Pre-filled ITR Forms: Individual taxpayers will be given pre-filled Income Tax Returns (ITR). The move is aimed at easing the filing of returns. The pre-filled ITRs will have an automatic upload of data on income and other vitals of a taxpayer.

LTC Scheme: The central government in Budget 2021 had notified the Leave Travel Concession (LTC) cash Voucher scheme. In 2020, the Narendra Modi-led government had announced the scheme last year to boost consumer demand and to provide tax benefit to individuals who were unable to claim the usual LTC tax benefit due to covid-related travel restrictions.

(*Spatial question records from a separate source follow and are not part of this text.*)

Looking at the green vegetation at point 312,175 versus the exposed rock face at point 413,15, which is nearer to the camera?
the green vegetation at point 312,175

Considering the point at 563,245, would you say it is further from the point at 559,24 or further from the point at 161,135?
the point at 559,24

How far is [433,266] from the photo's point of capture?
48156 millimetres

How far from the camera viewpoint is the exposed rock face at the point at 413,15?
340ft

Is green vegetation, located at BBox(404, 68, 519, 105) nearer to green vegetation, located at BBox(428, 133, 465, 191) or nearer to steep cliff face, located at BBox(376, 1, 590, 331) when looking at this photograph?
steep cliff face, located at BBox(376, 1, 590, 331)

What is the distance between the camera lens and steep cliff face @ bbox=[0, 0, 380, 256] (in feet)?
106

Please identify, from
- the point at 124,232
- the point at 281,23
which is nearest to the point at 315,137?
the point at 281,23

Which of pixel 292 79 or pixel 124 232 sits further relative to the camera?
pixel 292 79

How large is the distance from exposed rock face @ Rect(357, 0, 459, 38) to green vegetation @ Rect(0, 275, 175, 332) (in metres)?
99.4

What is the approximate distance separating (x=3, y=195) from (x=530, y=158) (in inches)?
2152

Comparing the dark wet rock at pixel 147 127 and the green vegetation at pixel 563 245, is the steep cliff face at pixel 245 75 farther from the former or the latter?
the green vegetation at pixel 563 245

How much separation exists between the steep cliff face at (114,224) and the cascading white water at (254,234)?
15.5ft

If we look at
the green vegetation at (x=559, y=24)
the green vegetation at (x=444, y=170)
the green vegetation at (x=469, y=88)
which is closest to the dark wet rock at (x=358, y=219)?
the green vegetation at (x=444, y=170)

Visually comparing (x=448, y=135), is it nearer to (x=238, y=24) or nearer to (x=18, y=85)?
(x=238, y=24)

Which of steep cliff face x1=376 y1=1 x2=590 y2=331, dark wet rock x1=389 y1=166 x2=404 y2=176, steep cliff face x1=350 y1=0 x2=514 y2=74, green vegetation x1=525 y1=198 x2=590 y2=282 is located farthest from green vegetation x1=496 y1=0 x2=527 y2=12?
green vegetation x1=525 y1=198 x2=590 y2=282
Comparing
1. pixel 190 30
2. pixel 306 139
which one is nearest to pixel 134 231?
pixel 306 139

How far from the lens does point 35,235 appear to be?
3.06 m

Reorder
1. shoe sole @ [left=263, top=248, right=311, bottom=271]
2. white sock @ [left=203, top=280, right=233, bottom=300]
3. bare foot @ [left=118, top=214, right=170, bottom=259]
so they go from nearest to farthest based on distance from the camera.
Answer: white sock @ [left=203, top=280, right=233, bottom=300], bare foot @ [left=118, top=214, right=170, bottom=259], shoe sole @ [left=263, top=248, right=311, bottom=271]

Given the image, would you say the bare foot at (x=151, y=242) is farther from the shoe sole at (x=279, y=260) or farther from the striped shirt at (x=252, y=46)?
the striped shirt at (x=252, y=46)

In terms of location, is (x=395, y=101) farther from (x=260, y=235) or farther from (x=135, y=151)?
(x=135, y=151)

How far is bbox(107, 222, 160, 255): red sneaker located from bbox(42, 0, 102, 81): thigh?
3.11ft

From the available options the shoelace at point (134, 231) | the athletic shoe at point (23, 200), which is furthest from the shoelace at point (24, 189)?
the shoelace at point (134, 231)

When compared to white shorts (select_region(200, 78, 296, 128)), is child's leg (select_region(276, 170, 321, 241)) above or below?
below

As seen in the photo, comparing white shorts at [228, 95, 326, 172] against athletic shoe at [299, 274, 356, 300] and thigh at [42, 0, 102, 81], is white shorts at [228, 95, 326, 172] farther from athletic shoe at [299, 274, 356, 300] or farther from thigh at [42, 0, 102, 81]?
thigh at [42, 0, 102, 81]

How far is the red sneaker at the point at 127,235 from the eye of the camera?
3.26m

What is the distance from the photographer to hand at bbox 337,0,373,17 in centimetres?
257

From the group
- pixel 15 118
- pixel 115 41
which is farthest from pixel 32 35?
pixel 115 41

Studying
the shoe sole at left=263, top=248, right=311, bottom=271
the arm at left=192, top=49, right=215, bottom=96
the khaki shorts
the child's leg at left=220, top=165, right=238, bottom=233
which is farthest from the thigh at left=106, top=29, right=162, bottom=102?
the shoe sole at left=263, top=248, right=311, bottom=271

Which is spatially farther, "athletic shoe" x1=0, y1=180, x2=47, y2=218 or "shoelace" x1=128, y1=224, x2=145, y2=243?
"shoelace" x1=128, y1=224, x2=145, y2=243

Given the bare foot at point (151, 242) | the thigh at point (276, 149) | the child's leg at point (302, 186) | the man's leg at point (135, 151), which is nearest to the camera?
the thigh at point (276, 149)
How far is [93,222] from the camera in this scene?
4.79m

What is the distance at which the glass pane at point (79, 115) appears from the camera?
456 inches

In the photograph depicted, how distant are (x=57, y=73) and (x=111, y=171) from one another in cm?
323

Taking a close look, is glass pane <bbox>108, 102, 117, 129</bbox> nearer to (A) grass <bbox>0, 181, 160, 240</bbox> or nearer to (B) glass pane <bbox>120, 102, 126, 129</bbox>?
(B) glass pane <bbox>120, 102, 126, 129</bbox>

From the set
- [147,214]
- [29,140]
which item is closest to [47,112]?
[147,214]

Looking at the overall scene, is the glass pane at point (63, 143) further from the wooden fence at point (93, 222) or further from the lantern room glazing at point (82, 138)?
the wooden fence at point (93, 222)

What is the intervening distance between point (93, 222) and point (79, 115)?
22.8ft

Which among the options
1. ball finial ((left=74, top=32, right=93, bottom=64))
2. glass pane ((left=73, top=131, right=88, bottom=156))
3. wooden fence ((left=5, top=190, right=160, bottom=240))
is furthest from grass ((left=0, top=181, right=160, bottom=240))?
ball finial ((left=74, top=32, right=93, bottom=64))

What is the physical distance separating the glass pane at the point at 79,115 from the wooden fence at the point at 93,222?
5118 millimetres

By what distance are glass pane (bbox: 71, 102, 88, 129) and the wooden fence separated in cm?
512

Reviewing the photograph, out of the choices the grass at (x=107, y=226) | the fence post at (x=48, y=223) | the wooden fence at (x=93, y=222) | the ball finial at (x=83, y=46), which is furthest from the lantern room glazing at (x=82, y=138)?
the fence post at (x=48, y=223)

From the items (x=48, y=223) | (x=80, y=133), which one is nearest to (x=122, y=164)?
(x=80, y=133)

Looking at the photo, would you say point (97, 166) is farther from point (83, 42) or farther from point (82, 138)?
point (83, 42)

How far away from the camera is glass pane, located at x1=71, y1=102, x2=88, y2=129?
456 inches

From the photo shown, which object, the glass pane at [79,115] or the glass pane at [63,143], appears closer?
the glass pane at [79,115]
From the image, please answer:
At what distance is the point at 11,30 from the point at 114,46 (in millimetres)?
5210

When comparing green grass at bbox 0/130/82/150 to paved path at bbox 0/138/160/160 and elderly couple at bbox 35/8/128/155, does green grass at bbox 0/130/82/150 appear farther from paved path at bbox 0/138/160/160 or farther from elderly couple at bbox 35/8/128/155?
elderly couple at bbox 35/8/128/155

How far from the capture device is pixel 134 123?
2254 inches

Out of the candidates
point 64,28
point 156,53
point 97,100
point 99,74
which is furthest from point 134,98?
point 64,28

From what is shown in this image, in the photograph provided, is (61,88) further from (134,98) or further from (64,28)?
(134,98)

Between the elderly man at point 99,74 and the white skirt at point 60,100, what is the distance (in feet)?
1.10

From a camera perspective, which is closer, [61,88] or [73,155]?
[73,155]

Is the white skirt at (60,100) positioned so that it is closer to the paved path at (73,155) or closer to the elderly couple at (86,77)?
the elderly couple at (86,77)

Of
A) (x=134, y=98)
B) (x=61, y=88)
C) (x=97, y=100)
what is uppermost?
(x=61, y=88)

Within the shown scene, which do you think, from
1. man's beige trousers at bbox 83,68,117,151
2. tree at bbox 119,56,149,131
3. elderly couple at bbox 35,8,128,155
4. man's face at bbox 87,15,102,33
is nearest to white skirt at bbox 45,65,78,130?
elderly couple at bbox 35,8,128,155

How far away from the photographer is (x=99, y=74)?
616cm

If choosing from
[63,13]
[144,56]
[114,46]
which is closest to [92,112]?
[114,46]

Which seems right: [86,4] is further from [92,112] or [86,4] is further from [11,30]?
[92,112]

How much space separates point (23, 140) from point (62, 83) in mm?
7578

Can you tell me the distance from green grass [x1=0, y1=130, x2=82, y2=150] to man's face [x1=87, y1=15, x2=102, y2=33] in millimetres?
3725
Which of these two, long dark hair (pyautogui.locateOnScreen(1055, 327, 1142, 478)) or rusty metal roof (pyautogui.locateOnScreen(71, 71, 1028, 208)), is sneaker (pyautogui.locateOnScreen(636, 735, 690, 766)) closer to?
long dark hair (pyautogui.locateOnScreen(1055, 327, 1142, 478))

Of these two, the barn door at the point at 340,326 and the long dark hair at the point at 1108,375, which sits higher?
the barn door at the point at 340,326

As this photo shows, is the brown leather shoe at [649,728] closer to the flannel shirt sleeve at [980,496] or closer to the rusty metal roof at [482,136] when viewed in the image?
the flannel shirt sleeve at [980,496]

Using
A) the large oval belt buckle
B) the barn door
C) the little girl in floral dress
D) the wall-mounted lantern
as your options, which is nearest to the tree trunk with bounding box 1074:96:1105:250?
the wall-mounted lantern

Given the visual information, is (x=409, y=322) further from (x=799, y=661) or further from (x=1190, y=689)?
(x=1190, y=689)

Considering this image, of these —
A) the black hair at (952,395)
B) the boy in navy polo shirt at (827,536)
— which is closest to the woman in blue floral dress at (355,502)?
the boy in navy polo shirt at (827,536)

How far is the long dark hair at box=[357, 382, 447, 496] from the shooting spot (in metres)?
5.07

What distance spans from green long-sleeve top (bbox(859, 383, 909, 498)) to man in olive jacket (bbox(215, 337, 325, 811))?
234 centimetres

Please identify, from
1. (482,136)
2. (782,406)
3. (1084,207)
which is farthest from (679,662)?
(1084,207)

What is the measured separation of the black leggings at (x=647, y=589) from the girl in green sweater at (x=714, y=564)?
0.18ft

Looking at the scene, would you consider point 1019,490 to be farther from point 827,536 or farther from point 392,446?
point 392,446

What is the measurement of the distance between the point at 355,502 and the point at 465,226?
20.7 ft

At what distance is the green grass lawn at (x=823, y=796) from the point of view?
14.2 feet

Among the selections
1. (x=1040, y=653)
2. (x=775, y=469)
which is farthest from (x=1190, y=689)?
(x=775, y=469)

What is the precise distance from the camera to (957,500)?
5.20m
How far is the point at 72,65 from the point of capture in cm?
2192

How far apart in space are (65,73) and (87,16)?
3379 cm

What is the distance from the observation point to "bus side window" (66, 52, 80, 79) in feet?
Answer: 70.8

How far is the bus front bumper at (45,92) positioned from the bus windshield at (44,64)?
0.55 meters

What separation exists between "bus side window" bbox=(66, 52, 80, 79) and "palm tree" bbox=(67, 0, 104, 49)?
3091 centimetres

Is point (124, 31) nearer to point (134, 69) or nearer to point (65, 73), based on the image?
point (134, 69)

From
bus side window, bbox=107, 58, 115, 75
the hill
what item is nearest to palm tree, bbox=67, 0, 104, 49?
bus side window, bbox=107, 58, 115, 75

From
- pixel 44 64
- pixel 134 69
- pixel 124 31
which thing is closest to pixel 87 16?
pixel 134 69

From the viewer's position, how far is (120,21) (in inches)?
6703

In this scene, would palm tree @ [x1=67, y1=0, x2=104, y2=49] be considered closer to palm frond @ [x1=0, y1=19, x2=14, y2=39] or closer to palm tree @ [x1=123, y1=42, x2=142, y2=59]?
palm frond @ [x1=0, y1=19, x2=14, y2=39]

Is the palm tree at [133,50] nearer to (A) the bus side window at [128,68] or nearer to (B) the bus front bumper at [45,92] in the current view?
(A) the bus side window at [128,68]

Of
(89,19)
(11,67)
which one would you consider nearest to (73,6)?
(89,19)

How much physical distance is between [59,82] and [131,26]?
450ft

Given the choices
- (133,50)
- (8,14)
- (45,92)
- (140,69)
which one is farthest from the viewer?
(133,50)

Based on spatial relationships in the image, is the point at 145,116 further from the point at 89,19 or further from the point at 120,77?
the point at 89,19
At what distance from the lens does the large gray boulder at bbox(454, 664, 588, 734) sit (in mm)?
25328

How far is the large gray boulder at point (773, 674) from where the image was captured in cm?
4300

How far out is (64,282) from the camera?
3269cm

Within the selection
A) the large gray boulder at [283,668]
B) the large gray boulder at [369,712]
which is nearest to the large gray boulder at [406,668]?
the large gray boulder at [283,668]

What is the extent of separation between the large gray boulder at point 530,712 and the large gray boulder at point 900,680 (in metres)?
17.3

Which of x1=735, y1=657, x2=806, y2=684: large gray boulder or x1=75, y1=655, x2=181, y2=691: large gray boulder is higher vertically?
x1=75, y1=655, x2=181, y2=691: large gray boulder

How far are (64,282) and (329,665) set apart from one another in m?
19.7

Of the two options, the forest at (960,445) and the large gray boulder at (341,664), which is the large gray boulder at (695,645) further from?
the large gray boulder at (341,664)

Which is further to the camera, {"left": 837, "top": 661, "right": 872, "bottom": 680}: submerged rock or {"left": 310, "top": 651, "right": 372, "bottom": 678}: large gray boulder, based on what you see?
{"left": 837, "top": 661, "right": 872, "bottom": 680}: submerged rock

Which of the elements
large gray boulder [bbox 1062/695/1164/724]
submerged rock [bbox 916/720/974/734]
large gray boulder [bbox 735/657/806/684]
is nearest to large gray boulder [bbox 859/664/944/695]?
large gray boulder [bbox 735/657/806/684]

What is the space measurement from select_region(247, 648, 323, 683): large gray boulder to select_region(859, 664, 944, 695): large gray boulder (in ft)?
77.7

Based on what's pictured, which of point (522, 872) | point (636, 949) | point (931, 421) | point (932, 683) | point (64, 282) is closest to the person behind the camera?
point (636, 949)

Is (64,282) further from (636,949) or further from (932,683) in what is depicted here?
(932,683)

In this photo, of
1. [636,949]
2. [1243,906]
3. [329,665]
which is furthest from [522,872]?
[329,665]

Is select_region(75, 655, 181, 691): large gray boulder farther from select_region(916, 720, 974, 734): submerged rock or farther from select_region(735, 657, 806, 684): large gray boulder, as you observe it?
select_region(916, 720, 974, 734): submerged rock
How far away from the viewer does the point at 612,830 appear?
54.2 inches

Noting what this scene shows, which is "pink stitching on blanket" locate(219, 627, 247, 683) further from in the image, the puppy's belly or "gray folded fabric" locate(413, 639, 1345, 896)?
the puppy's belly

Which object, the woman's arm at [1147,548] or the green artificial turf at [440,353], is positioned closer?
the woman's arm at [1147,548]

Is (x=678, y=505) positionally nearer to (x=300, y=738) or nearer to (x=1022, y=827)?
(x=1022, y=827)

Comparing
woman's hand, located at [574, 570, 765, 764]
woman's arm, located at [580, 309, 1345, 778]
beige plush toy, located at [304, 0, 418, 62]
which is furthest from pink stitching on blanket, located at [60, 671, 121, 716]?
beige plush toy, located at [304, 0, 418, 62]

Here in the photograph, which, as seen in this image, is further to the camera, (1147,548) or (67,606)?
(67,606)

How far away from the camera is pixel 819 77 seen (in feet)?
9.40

TDS at a Higher Rate: A new section 206AB will be inserted in the Income Tax Act as a special provision providing for a higher rate for TDS for the non-filers of an income tax return.

No Tax Filing For Senior Citizens Above 75: “Persons whose age is above 75 years and who has pension income and interest from fixed deposit comes in the same bank and who has only interest income, they need not file income tax return. Bank will deduct the income tax which he has to pay and deposit to the government. The condition is the person should have only pension income and interest from fixed deposit should accrue in the same bank,” Finance Secretary Ajay Bhushan Pandey had said at the post-Budget press conference.